■ SET EXERCISE
Retype the lines of the records below, from the line with "the shadow on grass" up to and including the final line of the records.

[Spatial question records]
::::::::::

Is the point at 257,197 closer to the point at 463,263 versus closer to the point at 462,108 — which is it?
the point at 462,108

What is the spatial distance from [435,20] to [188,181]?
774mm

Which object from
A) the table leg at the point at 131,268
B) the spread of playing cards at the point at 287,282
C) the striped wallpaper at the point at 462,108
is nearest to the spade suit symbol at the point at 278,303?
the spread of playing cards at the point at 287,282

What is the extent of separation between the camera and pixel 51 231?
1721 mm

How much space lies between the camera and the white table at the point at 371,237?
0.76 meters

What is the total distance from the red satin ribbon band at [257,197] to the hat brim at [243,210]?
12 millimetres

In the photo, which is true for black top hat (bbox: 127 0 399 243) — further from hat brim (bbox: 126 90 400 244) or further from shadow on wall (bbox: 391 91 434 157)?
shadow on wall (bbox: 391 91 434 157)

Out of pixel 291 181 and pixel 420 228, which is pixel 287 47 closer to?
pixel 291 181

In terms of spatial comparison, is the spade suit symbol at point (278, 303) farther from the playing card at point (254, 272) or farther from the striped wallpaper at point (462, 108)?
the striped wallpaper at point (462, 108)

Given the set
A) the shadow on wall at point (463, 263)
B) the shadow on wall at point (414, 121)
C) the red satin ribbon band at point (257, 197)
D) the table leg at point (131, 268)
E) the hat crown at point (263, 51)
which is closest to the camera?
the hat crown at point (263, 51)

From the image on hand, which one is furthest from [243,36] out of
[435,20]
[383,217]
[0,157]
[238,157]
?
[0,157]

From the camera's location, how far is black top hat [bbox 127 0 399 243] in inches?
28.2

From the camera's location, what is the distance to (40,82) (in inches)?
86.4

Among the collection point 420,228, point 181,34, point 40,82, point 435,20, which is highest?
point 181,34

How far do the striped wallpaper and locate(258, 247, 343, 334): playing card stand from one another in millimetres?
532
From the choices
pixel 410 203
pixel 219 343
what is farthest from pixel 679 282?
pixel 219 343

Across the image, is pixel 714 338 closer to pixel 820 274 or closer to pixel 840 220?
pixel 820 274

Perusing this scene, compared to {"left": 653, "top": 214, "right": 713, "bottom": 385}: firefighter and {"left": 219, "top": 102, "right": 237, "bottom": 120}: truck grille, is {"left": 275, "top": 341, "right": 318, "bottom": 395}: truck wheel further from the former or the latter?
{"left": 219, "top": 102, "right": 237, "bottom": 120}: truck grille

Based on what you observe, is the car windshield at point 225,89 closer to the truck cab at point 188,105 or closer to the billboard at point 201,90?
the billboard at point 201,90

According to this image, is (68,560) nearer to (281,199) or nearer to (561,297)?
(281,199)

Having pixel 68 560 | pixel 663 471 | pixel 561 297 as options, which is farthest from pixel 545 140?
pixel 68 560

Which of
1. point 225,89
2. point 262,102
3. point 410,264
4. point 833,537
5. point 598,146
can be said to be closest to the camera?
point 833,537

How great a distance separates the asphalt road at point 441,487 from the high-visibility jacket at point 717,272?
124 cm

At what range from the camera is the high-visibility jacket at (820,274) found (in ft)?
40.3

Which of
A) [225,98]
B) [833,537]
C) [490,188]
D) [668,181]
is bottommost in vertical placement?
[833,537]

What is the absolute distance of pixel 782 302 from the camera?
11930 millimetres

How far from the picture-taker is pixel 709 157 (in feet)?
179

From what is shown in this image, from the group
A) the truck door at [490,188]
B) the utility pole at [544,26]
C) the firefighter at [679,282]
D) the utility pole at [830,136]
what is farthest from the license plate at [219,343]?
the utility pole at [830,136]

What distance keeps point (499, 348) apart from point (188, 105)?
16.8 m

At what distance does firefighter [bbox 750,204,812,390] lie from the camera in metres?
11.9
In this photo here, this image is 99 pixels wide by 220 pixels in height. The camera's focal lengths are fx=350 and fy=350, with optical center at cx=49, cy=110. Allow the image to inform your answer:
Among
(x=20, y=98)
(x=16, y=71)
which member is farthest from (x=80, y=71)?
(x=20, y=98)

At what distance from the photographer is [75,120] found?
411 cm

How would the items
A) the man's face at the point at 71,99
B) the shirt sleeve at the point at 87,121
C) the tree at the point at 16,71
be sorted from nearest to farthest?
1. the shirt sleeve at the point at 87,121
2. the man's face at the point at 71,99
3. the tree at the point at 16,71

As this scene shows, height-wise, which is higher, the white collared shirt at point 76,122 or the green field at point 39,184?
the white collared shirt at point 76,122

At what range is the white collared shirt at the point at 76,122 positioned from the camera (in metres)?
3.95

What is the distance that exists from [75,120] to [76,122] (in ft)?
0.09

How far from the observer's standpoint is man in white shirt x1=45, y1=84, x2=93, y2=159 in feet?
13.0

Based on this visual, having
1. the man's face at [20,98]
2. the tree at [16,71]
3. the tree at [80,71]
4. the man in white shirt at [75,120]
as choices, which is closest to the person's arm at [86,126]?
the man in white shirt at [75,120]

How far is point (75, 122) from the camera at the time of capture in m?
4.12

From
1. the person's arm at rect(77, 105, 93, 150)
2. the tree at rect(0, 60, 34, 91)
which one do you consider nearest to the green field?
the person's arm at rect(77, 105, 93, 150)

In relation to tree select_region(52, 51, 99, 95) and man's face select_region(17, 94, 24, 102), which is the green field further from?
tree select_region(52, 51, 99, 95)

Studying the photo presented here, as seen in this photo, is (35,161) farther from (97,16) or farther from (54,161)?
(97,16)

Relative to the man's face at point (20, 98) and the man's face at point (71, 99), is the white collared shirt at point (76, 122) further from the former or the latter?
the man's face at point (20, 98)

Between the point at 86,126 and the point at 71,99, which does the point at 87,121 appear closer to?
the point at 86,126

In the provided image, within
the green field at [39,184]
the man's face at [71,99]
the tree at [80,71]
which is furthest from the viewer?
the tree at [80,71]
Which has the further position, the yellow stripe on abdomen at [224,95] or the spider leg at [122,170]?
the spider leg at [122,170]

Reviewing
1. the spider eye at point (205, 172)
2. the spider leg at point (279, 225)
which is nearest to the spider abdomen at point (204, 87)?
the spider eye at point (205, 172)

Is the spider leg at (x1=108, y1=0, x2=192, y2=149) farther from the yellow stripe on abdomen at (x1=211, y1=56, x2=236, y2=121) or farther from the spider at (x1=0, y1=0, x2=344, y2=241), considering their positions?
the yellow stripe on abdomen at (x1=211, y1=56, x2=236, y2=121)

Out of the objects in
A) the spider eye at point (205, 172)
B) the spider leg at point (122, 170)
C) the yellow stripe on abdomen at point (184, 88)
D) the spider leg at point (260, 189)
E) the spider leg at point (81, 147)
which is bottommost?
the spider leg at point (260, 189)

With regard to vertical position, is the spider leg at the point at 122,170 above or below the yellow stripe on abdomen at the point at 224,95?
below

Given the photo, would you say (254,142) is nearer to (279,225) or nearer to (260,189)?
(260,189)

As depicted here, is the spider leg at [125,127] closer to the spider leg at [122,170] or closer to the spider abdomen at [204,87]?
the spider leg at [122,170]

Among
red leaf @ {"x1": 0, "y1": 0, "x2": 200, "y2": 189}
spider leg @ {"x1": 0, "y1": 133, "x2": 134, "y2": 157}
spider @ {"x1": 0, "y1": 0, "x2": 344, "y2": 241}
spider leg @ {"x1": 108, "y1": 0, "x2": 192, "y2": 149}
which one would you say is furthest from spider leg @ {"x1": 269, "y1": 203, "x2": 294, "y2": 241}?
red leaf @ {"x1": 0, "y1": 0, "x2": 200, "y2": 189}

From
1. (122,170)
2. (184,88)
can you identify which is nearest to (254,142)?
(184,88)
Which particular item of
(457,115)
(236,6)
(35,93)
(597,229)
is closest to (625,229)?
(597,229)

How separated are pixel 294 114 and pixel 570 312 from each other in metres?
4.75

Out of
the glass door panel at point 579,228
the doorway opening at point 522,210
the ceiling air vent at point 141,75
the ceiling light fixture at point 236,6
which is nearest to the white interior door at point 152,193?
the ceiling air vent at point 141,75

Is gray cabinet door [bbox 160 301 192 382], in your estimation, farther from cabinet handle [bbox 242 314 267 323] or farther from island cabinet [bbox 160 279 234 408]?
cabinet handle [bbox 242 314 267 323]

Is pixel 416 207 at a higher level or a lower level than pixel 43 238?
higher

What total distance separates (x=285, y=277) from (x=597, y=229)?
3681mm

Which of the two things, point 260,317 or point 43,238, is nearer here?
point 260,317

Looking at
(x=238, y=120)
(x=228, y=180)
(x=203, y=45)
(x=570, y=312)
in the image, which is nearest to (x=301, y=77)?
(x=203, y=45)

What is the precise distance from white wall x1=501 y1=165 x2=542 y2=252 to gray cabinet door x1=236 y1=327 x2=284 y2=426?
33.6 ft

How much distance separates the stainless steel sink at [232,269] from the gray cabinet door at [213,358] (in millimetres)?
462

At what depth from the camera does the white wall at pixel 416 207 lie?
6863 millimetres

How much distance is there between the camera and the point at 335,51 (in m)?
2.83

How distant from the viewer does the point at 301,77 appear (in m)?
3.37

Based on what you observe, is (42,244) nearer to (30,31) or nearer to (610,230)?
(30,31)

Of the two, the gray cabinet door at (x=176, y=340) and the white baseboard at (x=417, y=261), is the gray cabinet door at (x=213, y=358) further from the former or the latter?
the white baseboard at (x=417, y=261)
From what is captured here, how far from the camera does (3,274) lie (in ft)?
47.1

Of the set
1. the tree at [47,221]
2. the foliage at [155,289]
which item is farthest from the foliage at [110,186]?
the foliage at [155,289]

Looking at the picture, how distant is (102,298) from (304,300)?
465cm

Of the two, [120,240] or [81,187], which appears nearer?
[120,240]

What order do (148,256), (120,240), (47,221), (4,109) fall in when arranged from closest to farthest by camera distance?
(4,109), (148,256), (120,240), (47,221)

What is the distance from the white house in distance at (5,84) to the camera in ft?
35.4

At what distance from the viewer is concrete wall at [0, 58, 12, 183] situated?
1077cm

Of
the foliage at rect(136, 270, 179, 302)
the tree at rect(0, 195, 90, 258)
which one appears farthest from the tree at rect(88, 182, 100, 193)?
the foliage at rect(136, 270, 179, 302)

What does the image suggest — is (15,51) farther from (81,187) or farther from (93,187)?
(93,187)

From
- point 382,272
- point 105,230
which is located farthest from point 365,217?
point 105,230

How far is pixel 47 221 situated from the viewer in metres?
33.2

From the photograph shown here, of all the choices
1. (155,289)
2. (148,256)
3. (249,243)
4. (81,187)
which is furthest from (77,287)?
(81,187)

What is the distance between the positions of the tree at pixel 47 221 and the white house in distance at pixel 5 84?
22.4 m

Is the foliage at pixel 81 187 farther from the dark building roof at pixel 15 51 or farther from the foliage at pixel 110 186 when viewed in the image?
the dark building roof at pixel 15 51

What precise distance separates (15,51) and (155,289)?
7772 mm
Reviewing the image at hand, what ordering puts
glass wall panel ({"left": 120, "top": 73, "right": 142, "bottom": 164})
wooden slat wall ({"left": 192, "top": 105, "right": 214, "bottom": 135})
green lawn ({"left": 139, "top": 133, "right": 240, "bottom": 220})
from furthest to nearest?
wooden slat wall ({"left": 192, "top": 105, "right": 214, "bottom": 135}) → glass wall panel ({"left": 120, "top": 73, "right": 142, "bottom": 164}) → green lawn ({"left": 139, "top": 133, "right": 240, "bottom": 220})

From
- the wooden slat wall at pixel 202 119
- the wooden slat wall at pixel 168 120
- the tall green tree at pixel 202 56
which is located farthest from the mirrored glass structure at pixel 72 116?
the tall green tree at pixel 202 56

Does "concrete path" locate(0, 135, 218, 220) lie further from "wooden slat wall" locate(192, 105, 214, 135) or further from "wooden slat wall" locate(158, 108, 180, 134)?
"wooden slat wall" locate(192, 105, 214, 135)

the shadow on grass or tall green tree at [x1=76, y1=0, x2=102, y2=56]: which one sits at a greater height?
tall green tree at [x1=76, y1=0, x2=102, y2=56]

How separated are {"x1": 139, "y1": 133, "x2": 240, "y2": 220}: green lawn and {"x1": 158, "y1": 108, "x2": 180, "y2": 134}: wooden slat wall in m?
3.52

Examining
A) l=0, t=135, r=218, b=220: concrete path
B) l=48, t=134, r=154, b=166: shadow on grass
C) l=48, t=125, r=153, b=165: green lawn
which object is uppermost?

::::::::::

■ SOLUTION BELOW
the shadow on grass or tall green tree at [x1=76, y1=0, x2=102, y2=56]: which one sits at a greater height?
tall green tree at [x1=76, y1=0, x2=102, y2=56]

How separated are {"x1": 139, "y1": 133, "x2": 240, "y2": 220}: green lawn and {"x1": 158, "y1": 108, "x2": 180, "y2": 134}: wooden slat wall in m?
3.52

Examining
A) l=0, t=135, r=218, b=220: concrete path
B) l=48, t=134, r=154, b=166: shadow on grass
C) l=48, t=125, r=153, b=165: green lawn
which object is uppermost?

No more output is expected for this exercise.